A intenção é que a alíquota final do IVA não seja maior do que a média do que se paga hoje, mas, como a cobrança atual é desigual, há produtos que sairiam pagando mais para que outros paguem menos.
É o caso de serviços, por exemplo, que estão entre os que têm as menores alíquotas atualmente e ficariam entre os principais prejudicados. Significa também que, com a reforma, o consumidor pode esperar preços mais salgados em cursos, tratamentos de saúde ou academias, por exemplo.
Para contornar esse tipo de distorção, o governo acena com a contrapartida de, em um segundo momento da reforma, entregar um programa de desoneração dos impostos sobre a folha de pagamento, que são mais pesados justamente para setores que empregam bastante, como o de serviços.
Outro ponto certo de resistência é com estados e municípios.

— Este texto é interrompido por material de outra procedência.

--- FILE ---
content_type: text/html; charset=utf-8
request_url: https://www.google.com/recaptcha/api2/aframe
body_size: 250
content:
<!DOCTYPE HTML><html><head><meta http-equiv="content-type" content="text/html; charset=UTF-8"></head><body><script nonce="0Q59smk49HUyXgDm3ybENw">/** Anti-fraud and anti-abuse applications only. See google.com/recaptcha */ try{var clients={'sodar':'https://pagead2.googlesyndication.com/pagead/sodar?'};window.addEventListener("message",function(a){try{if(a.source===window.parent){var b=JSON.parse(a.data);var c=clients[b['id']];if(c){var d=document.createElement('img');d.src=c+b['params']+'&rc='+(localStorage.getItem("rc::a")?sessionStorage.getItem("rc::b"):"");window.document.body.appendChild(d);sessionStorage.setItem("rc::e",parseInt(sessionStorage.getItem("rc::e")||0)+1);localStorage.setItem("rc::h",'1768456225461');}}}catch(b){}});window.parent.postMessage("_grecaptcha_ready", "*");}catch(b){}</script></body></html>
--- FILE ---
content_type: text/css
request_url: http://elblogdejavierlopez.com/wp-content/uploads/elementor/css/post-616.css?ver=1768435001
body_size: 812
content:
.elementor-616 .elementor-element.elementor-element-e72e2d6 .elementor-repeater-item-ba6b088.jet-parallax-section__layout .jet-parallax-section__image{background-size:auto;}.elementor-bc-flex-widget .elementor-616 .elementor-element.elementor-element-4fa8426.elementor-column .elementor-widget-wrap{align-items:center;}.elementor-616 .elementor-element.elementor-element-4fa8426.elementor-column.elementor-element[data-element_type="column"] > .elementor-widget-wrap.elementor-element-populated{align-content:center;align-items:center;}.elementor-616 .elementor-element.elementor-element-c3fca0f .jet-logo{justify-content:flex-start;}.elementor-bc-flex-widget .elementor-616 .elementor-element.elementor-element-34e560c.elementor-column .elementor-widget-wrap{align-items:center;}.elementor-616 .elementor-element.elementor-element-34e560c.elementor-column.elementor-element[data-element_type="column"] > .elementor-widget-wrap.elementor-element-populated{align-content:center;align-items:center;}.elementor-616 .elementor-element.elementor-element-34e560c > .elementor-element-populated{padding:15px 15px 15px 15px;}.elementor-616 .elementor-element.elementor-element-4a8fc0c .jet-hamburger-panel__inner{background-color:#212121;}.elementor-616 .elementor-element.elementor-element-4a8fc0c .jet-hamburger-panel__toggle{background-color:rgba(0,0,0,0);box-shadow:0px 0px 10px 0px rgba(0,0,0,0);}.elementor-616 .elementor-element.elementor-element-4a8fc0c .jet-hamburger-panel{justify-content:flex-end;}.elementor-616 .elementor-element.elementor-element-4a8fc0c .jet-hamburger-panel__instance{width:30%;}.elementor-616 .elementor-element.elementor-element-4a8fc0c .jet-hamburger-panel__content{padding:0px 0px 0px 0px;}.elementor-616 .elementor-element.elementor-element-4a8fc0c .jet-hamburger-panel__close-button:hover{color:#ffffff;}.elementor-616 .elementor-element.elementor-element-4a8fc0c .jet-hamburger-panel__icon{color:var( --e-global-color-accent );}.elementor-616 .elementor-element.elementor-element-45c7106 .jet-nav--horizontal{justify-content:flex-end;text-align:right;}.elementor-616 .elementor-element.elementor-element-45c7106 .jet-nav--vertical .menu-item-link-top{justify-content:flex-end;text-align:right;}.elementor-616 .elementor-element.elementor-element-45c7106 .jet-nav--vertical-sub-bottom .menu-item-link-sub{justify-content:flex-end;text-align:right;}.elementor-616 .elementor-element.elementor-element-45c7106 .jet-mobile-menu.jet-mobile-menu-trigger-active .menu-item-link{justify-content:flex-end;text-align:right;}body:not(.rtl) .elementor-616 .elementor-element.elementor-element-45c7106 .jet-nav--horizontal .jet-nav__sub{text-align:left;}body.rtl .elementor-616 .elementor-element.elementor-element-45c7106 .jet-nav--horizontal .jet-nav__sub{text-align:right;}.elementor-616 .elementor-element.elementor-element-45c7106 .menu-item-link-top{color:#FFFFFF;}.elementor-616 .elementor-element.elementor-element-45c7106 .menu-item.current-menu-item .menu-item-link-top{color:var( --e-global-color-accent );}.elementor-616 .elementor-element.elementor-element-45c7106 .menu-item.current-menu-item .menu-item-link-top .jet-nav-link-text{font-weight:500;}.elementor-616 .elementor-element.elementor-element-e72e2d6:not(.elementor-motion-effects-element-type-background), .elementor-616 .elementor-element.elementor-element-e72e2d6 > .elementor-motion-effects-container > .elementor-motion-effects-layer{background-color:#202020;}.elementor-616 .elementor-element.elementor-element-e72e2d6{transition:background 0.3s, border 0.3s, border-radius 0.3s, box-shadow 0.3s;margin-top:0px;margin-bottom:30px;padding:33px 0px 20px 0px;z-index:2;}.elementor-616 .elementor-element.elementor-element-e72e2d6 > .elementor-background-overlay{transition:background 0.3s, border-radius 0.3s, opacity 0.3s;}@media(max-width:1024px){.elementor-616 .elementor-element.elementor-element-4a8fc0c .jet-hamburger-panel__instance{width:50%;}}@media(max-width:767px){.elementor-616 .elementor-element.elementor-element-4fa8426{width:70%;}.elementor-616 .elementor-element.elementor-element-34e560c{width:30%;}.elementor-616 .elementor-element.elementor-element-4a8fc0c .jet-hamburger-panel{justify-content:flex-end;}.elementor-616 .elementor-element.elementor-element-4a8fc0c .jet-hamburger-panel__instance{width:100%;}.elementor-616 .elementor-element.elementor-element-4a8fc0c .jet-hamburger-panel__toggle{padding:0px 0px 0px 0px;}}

Os estados são há décadas os responsáveis por definir e cobrar o ICMS, aplicado sobre o comércio e que é o imposto mais alto sobre o consumo. Já os municípios legislam sobre o ISS, aplicado nos serviços – o que significa que só o ISS tem 5.570 legislações e alíquotas diferentes, o número de cidades existentes no país.
Essas diferenças alimentam, ainda, a famosa “guerra fiscal”: a disputa de isenções concedidas por estados para atrair empresas. Como o IVA unifica tudo, todos passariam a pagar o mesmo. Os estados perdem essa ferramenta de barganha e podem ter suas receitas afetadas.